» **Source**:
════════════════════

My father was what you would call a community man. His entire life revolved around service to the Armenian community. It gave him such joy to see people come together for a common goal. He would often say that consensus was the hardest thing to achieve in our communities. Having opinions was never the problem—in fact, expressing diverse views usually brings the best solution forward. The challenge lies in the transition from opinions to consensus to decision. That’s why community life can sometimes feel messy, filled with conflicts and disagreements. But as long as the dialogue is focused on the merit of the issues—and not egos—eventually, the best solution will emerge. 

He was at his best as a participant in that process. Our family’s social life was deeply integrated with the Armenian community. Although both my parents were born in this country, most of their friends were Armenians. We took family vacations, but they were always scheduled around community events. My father served as a deacon of the church and planned carefully to ensure continuity in the community. There were times when, as children, we considered it a bit of an annoyance, but over time, we came to admire the dedication and commitment our parents humbly displayed. 

Many years ago, we were on a family vacation to visit cousins in the Midwest. During the trip, my father was informed that a tragic fire had destroyed our church in Indian Orchard. Our vacation was not interrupted, but on the way home, we drove straight to the church so my father could observe the damage and begin meeting with other community members. The tragedy created an unexpected crossroads for the parish: Would rebuilding be a bridge too far for a community with limited resources? I was in my early teens and listened to the debates. It is often said that major community projects, such as building a new church, require visionary risk-takers who relentlessly defy the odds.

════════════════════

» **Requirements**: Retype the passage about the writer's father word for word, starting with "He was at his" and going on through "parents humbly displayed.". The items that come next have no part in this work.

════════════════════

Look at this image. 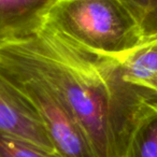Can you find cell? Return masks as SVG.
I'll return each instance as SVG.
<instances>
[{"label": "cell", "instance_id": "obj_1", "mask_svg": "<svg viewBox=\"0 0 157 157\" xmlns=\"http://www.w3.org/2000/svg\"><path fill=\"white\" fill-rule=\"evenodd\" d=\"M59 95L96 157H124L141 118L157 98L123 78L116 58L93 54L44 26L33 37L0 46Z\"/></svg>", "mask_w": 157, "mask_h": 157}, {"label": "cell", "instance_id": "obj_2", "mask_svg": "<svg viewBox=\"0 0 157 157\" xmlns=\"http://www.w3.org/2000/svg\"><path fill=\"white\" fill-rule=\"evenodd\" d=\"M44 26L82 50L105 57H120L144 42L123 0H58Z\"/></svg>", "mask_w": 157, "mask_h": 157}, {"label": "cell", "instance_id": "obj_3", "mask_svg": "<svg viewBox=\"0 0 157 157\" xmlns=\"http://www.w3.org/2000/svg\"><path fill=\"white\" fill-rule=\"evenodd\" d=\"M0 73L35 105L59 157H96L66 103L39 74L2 50H0Z\"/></svg>", "mask_w": 157, "mask_h": 157}, {"label": "cell", "instance_id": "obj_4", "mask_svg": "<svg viewBox=\"0 0 157 157\" xmlns=\"http://www.w3.org/2000/svg\"><path fill=\"white\" fill-rule=\"evenodd\" d=\"M0 132L55 153L41 116L35 105L12 82L0 73Z\"/></svg>", "mask_w": 157, "mask_h": 157}, {"label": "cell", "instance_id": "obj_5", "mask_svg": "<svg viewBox=\"0 0 157 157\" xmlns=\"http://www.w3.org/2000/svg\"><path fill=\"white\" fill-rule=\"evenodd\" d=\"M58 0H0V46L36 36Z\"/></svg>", "mask_w": 157, "mask_h": 157}, {"label": "cell", "instance_id": "obj_6", "mask_svg": "<svg viewBox=\"0 0 157 157\" xmlns=\"http://www.w3.org/2000/svg\"><path fill=\"white\" fill-rule=\"evenodd\" d=\"M123 78L157 98V39L116 57Z\"/></svg>", "mask_w": 157, "mask_h": 157}, {"label": "cell", "instance_id": "obj_7", "mask_svg": "<svg viewBox=\"0 0 157 157\" xmlns=\"http://www.w3.org/2000/svg\"><path fill=\"white\" fill-rule=\"evenodd\" d=\"M124 157H157V103L141 118Z\"/></svg>", "mask_w": 157, "mask_h": 157}, {"label": "cell", "instance_id": "obj_8", "mask_svg": "<svg viewBox=\"0 0 157 157\" xmlns=\"http://www.w3.org/2000/svg\"><path fill=\"white\" fill-rule=\"evenodd\" d=\"M141 30L143 41L157 39V0H123Z\"/></svg>", "mask_w": 157, "mask_h": 157}, {"label": "cell", "instance_id": "obj_9", "mask_svg": "<svg viewBox=\"0 0 157 157\" xmlns=\"http://www.w3.org/2000/svg\"><path fill=\"white\" fill-rule=\"evenodd\" d=\"M0 157H59L33 143L0 132Z\"/></svg>", "mask_w": 157, "mask_h": 157}]
</instances>
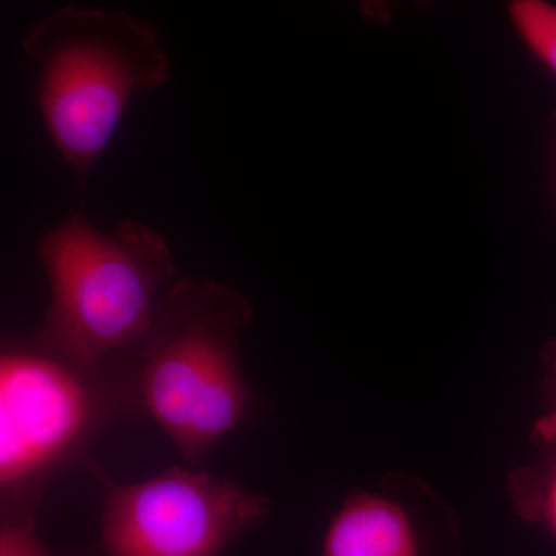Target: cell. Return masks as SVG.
<instances>
[{
  "label": "cell",
  "instance_id": "obj_3",
  "mask_svg": "<svg viewBox=\"0 0 556 556\" xmlns=\"http://www.w3.org/2000/svg\"><path fill=\"white\" fill-rule=\"evenodd\" d=\"M254 320L236 289L208 278L175 281L135 364L139 412L150 417L192 466L243 426L255 397L240 362Z\"/></svg>",
  "mask_w": 556,
  "mask_h": 556
},
{
  "label": "cell",
  "instance_id": "obj_12",
  "mask_svg": "<svg viewBox=\"0 0 556 556\" xmlns=\"http://www.w3.org/2000/svg\"><path fill=\"white\" fill-rule=\"evenodd\" d=\"M543 433L551 439H556V415L543 424Z\"/></svg>",
  "mask_w": 556,
  "mask_h": 556
},
{
  "label": "cell",
  "instance_id": "obj_7",
  "mask_svg": "<svg viewBox=\"0 0 556 556\" xmlns=\"http://www.w3.org/2000/svg\"><path fill=\"white\" fill-rule=\"evenodd\" d=\"M507 16L527 51L556 78V3L507 0Z\"/></svg>",
  "mask_w": 556,
  "mask_h": 556
},
{
  "label": "cell",
  "instance_id": "obj_4",
  "mask_svg": "<svg viewBox=\"0 0 556 556\" xmlns=\"http://www.w3.org/2000/svg\"><path fill=\"white\" fill-rule=\"evenodd\" d=\"M141 416L135 365H87L30 338L0 354L2 511H38L43 489L110 424Z\"/></svg>",
  "mask_w": 556,
  "mask_h": 556
},
{
  "label": "cell",
  "instance_id": "obj_5",
  "mask_svg": "<svg viewBox=\"0 0 556 556\" xmlns=\"http://www.w3.org/2000/svg\"><path fill=\"white\" fill-rule=\"evenodd\" d=\"M105 486L104 556H228L269 514L265 496L243 485L174 467L159 477Z\"/></svg>",
  "mask_w": 556,
  "mask_h": 556
},
{
  "label": "cell",
  "instance_id": "obj_6",
  "mask_svg": "<svg viewBox=\"0 0 556 556\" xmlns=\"http://www.w3.org/2000/svg\"><path fill=\"white\" fill-rule=\"evenodd\" d=\"M324 556H437L416 511L396 497L354 493L329 522Z\"/></svg>",
  "mask_w": 556,
  "mask_h": 556
},
{
  "label": "cell",
  "instance_id": "obj_11",
  "mask_svg": "<svg viewBox=\"0 0 556 556\" xmlns=\"http://www.w3.org/2000/svg\"><path fill=\"white\" fill-rule=\"evenodd\" d=\"M548 175H551L552 197L556 208V110L552 112L547 126Z\"/></svg>",
  "mask_w": 556,
  "mask_h": 556
},
{
  "label": "cell",
  "instance_id": "obj_2",
  "mask_svg": "<svg viewBox=\"0 0 556 556\" xmlns=\"http://www.w3.org/2000/svg\"><path fill=\"white\" fill-rule=\"evenodd\" d=\"M22 50L38 70L47 134L84 189L131 98L169 83L159 31L124 11L64 7L33 25Z\"/></svg>",
  "mask_w": 556,
  "mask_h": 556
},
{
  "label": "cell",
  "instance_id": "obj_9",
  "mask_svg": "<svg viewBox=\"0 0 556 556\" xmlns=\"http://www.w3.org/2000/svg\"><path fill=\"white\" fill-rule=\"evenodd\" d=\"M521 507L527 518L546 527L556 540V470L548 477L540 492L522 501Z\"/></svg>",
  "mask_w": 556,
  "mask_h": 556
},
{
  "label": "cell",
  "instance_id": "obj_8",
  "mask_svg": "<svg viewBox=\"0 0 556 556\" xmlns=\"http://www.w3.org/2000/svg\"><path fill=\"white\" fill-rule=\"evenodd\" d=\"M38 511H2L0 556H54L36 530Z\"/></svg>",
  "mask_w": 556,
  "mask_h": 556
},
{
  "label": "cell",
  "instance_id": "obj_1",
  "mask_svg": "<svg viewBox=\"0 0 556 556\" xmlns=\"http://www.w3.org/2000/svg\"><path fill=\"white\" fill-rule=\"evenodd\" d=\"M38 255L51 302L36 338L83 364H137L177 281L166 240L142 223L105 233L72 214Z\"/></svg>",
  "mask_w": 556,
  "mask_h": 556
},
{
  "label": "cell",
  "instance_id": "obj_10",
  "mask_svg": "<svg viewBox=\"0 0 556 556\" xmlns=\"http://www.w3.org/2000/svg\"><path fill=\"white\" fill-rule=\"evenodd\" d=\"M354 2L357 3L358 13L365 21L383 27L393 21L394 5L397 0H354ZM408 2L415 3L417 9L428 10L437 0H408Z\"/></svg>",
  "mask_w": 556,
  "mask_h": 556
}]
</instances>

════════════════════

» **Complete response**:
He was at his best as a participant in that process. Our family’s social life was deeply integrated with the Armenian community. Although both my parents were born in this country, most of their friends were Armenians. We took family vacations, but they were always scheduled around community events. My father served as a deacon of the church and planned carefully to ensure continuity in the community. There were times when, as children, we considered it a bit of an annoyance, but over time, we came to admire the dedication and commitment our parents humbly displayed.